- What you have to do -
Format every line of the records below as a JSON list of strings, with one string per line and no entries for blank lines.

A block of data
★ ★ ★ ★
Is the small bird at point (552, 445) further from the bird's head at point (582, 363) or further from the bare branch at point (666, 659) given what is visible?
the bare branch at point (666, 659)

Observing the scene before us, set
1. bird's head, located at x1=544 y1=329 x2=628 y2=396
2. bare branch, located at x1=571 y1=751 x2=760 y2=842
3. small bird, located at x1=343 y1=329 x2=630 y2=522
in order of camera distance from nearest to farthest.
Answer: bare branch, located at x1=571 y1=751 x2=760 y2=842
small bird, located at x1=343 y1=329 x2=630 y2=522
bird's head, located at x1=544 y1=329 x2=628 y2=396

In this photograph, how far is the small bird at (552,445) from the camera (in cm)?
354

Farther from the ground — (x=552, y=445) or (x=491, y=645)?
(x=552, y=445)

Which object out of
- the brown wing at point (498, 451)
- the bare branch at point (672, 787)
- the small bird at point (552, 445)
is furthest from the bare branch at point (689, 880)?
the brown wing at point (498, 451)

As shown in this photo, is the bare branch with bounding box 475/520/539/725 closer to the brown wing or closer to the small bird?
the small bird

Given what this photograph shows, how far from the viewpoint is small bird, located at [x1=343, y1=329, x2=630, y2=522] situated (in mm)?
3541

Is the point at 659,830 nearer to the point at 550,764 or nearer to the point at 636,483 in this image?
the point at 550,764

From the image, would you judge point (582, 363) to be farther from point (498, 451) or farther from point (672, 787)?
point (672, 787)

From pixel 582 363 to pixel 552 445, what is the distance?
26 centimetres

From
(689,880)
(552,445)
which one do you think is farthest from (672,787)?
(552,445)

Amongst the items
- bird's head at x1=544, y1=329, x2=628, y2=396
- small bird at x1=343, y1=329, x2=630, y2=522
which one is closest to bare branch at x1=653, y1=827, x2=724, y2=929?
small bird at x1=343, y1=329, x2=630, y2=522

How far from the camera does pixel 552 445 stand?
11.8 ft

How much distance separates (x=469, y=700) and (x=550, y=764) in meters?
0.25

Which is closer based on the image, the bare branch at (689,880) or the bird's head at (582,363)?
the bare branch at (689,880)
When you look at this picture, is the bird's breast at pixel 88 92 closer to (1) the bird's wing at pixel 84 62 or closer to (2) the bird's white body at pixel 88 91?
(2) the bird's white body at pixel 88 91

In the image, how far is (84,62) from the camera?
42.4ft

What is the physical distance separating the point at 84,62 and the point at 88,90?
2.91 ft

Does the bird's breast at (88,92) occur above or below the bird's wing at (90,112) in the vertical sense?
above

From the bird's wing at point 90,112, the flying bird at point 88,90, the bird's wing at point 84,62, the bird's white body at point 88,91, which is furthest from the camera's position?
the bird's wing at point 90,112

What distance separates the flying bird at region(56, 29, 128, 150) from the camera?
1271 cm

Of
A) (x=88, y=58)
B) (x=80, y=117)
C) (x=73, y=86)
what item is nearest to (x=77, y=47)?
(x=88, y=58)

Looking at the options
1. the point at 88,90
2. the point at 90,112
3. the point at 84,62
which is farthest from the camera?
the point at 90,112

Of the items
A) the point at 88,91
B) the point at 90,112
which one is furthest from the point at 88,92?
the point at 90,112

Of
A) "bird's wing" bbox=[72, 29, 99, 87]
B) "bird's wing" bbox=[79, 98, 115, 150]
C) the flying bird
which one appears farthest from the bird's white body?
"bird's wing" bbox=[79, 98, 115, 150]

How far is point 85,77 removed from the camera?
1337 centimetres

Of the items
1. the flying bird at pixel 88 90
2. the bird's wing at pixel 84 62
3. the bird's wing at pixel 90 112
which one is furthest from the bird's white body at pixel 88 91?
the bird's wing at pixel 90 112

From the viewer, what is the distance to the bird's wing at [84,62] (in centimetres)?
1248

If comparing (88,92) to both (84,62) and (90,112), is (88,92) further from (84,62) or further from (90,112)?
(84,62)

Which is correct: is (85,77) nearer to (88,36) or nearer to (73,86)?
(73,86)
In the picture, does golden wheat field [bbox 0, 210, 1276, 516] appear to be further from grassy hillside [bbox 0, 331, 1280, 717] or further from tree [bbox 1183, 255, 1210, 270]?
★ ★ ★ ★
- Written solution -
[
  "Is the small bird at point (552, 445) further from the bird's head at point (582, 363) or further from the bare branch at point (666, 659) given what is visible?",
  "the bare branch at point (666, 659)",
  "Observing the scene before us, set",
  "1. bird's head, located at x1=544 y1=329 x2=628 y2=396",
  "2. bare branch, located at x1=571 y1=751 x2=760 y2=842",
  "3. small bird, located at x1=343 y1=329 x2=630 y2=522",
  "in order of camera distance from nearest to farthest.",
  "Answer: bare branch, located at x1=571 y1=751 x2=760 y2=842",
  "small bird, located at x1=343 y1=329 x2=630 y2=522",
  "bird's head, located at x1=544 y1=329 x2=628 y2=396",
  "In this photograph, how far is the small bird at (552,445) from the camera (in cm)?",
  "354",
  "Farther from the ground — (x=552, y=445) or (x=491, y=645)?",
  "(x=552, y=445)",
  "Which object out of",
  "- the brown wing at point (498, 451)",
  "- the bare branch at point (672, 787)",
  "- the small bird at point (552, 445)",
  "is furthest from the bare branch at point (689, 880)?",
  "the brown wing at point (498, 451)",
  "As shown in this photo, is the bare branch with bounding box 475/520/539/725 closer to the brown wing or closer to the small bird?",
  "the small bird",
  "Given what this photograph shows, how far from the viewpoint is small bird, located at [x1=343, y1=329, x2=630, y2=522] situated (in mm)?",
  "3541",
  "Is the point at 659,830 nearer to the point at 550,764 or nearer to the point at 636,483 in this image?",
  "the point at 550,764",
  "From the image, would you judge point (582, 363) to be farther from point (498, 451) or farther from point (672, 787)?",
  "point (672, 787)",
  "From pixel 582 363 to pixel 552 445, what is the distance?",
  "26 centimetres",
  "From",
  "(689,880)",
  "(552,445)",
  "which one do you think is farthest from (672,787)?",
  "(552,445)",
  "Amongst the items",
  "- bird's head at x1=544, y1=329, x2=628, y2=396",
  "- small bird at x1=343, y1=329, x2=630, y2=522",
  "which one is closest to bare branch at x1=653, y1=827, x2=724, y2=929?",
  "small bird at x1=343, y1=329, x2=630, y2=522",
  "How far from the camera does pixel 552 445 stand?",
  "11.8 ft",
  "How much distance separates (x=469, y=700) and (x=550, y=764) in meters?",
  "0.25",
  "Which is closer based on the image, the bare branch at (689,880) or the bird's head at (582,363)?",
  "the bare branch at (689,880)",
  "When you look at this picture, is the bird's breast at pixel 88 92 closer to (1) the bird's wing at pixel 84 62 or closer to (2) the bird's white body at pixel 88 91?",
  "(2) the bird's white body at pixel 88 91",
  "In the image, how far is (84,62) from the camera?",
  "42.4ft",
  "What is the physical distance separating the point at 84,62 and the point at 88,90?",
  "2.91 ft",
  "Does the bird's breast at (88,92) occur above or below the bird's wing at (90,112) in the vertical sense?",
  "above",
  "From the bird's wing at point 90,112, the flying bird at point 88,90, the bird's wing at point 84,62, the bird's white body at point 88,91, which is furthest from the camera's position?",
  "the bird's wing at point 90,112",
  "What distance separates the flying bird at region(56, 29, 128, 150) from the camera?",
  "1271 cm",
  "Of",
  "A) (x=88, y=58)",
  "B) (x=80, y=117)",
  "C) (x=73, y=86)",
  "what item is nearest to (x=77, y=47)?",
  "(x=88, y=58)",
  "Looking at the options",
  "1. the point at 88,90",
  "2. the point at 90,112",
  "3. the point at 84,62",
  "which is farthest from the camera?",
  "the point at 90,112",
  "Of the items",
  "A) the point at 88,91",
  "B) the point at 90,112",
  "which one is furthest from the point at 88,92?",
  "the point at 90,112",
  "Of",
  "A) \"bird's wing\" bbox=[72, 29, 99, 87]",
  "B) \"bird's wing\" bbox=[79, 98, 115, 150]",
  "C) the flying bird",
  "which one appears farthest from the bird's white body?",
  "\"bird's wing\" bbox=[79, 98, 115, 150]",
  "How far is point 85,77 removed from the camera?",
  "1337 centimetres",
  "Of the items",
  "1. the flying bird at pixel 88 90",
  "2. the bird's wing at pixel 84 62",
  "3. the bird's wing at pixel 90 112",
  "which one is furthest from the bird's white body at pixel 88 91?",
  "the bird's wing at pixel 90 112",
  "From the viewer, what is the distance to the bird's wing at [84,62] (in centimetres)?",
  "1248",
  "If comparing (88,92) to both (84,62) and (90,112), is (88,92) further from (84,62) or further from (90,112)?",
  "(84,62)",
  "Which is correct: is (85,77) nearer to (88,36) or nearer to (73,86)?",
  "(73,86)",
  "In the picture, does golden wheat field [bbox 0, 210, 1276, 516] appear to be further from grassy hillside [bbox 0, 331, 1280, 717] or further from tree [bbox 1183, 255, 1210, 270]?"
]